#### Written instruction
Please write out every item below word for word, leaving out the pictures.

#### Extracted records
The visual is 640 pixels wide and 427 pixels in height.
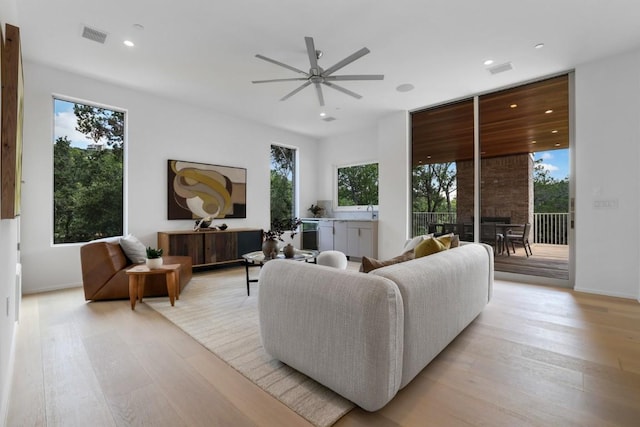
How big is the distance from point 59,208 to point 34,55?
1891 millimetres

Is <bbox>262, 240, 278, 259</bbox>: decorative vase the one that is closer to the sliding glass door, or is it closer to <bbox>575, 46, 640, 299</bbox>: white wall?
the sliding glass door

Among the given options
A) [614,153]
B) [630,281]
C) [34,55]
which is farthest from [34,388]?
[614,153]

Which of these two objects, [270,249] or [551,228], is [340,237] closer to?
[270,249]

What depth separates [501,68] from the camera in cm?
378

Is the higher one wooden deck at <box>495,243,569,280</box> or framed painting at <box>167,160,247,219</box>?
framed painting at <box>167,160,247,219</box>

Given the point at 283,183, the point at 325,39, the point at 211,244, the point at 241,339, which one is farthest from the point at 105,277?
the point at 283,183

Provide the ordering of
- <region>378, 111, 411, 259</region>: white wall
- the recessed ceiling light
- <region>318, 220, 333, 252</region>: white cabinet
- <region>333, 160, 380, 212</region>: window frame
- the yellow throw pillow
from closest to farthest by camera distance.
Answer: the yellow throw pillow → the recessed ceiling light → <region>378, 111, 411, 259</region>: white wall → <region>318, 220, 333, 252</region>: white cabinet → <region>333, 160, 380, 212</region>: window frame

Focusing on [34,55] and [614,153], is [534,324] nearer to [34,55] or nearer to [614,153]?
[614,153]

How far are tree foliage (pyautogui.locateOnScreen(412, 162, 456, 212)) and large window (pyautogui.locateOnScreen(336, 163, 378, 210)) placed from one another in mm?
1308

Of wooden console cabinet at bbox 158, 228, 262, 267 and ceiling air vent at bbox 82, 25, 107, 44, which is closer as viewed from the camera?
ceiling air vent at bbox 82, 25, 107, 44

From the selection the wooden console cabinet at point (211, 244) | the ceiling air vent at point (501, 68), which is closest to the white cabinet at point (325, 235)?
the wooden console cabinet at point (211, 244)

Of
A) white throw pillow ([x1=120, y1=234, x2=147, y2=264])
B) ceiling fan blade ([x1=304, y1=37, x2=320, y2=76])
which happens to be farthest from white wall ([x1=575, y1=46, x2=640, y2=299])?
white throw pillow ([x1=120, y1=234, x2=147, y2=264])

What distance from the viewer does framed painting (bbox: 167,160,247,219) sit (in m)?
4.93

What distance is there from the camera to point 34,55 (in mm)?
3482
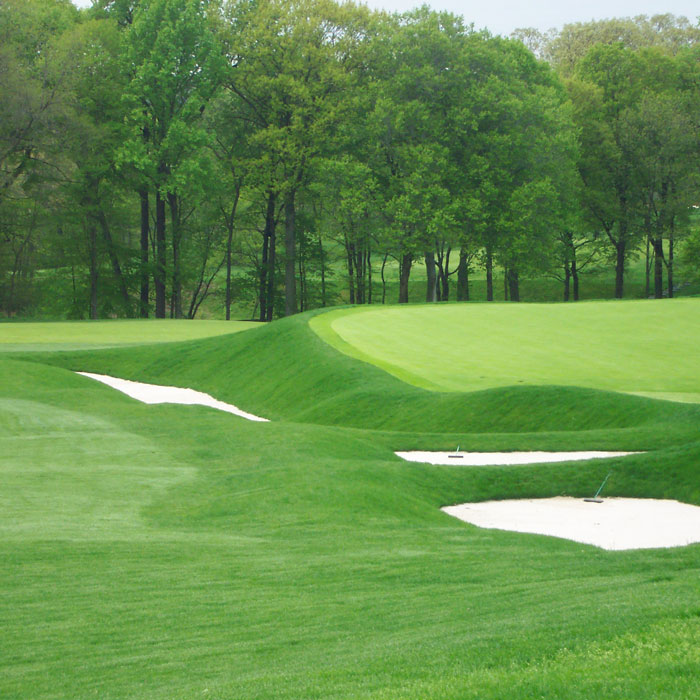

#### Response for this exercise
The visual is 640 pixels wide and 427 pixels in height.
How big is the distance from point 59,208 to point 34,55?
1891 millimetres

Is <bbox>262, 240, 278, 259</bbox>: decorative vase the one that is closer to the sliding glass door, or is it closer to <bbox>575, 46, 640, 299</bbox>: white wall?
the sliding glass door

Among the given options
A) [614,153]
B) [630,281]
C) [34,55]
which is farthest from [34,388]?
[614,153]

Which of these two objects, [270,249] or [551,228], is [340,237] closer to?
[270,249]

What depth separates [501,68] from the camera in cm?
378

Is the higher one wooden deck at <box>495,243,569,280</box> or framed painting at <box>167,160,247,219</box>?
framed painting at <box>167,160,247,219</box>

Given the point at 283,183, the point at 325,39, the point at 211,244, the point at 241,339, which one is farthest from the point at 105,277?
the point at 283,183

Provide the ordering of
- <region>378, 111, 411, 259</region>: white wall
- the recessed ceiling light
- <region>318, 220, 333, 252</region>: white cabinet
- <region>333, 160, 380, 212</region>: window frame
- the yellow throw pillow
from closest to farthest by camera distance.
Answer: the yellow throw pillow → the recessed ceiling light → <region>378, 111, 411, 259</region>: white wall → <region>318, 220, 333, 252</region>: white cabinet → <region>333, 160, 380, 212</region>: window frame

Focusing on [34,55] and [614,153], is [534,324] nearer to [34,55] or nearer to [614,153]?
[614,153]

How far are tree foliage (pyautogui.locateOnScreen(412, 162, 456, 212)) and large window (pyautogui.locateOnScreen(336, 163, 378, 210)) placed from one another in mm?
1308

Of wooden console cabinet at bbox 158, 228, 262, 267 and ceiling air vent at bbox 82, 25, 107, 44, which is closer as viewed from the camera?
ceiling air vent at bbox 82, 25, 107, 44

From the selection the wooden console cabinet at point (211, 244) | the ceiling air vent at point (501, 68), which is closest to the white cabinet at point (325, 235)?
the wooden console cabinet at point (211, 244)

Of
A) white throw pillow ([x1=120, y1=234, x2=147, y2=264])
B) ceiling fan blade ([x1=304, y1=37, x2=320, y2=76])
which happens to be farthest from white wall ([x1=575, y1=46, x2=640, y2=299])?
white throw pillow ([x1=120, y1=234, x2=147, y2=264])

What distance from the viewer does framed painting (bbox: 167,160,247,219) sit (in m)?
4.93

What distance is there from the camera to point 34,55 (in mm)?
3482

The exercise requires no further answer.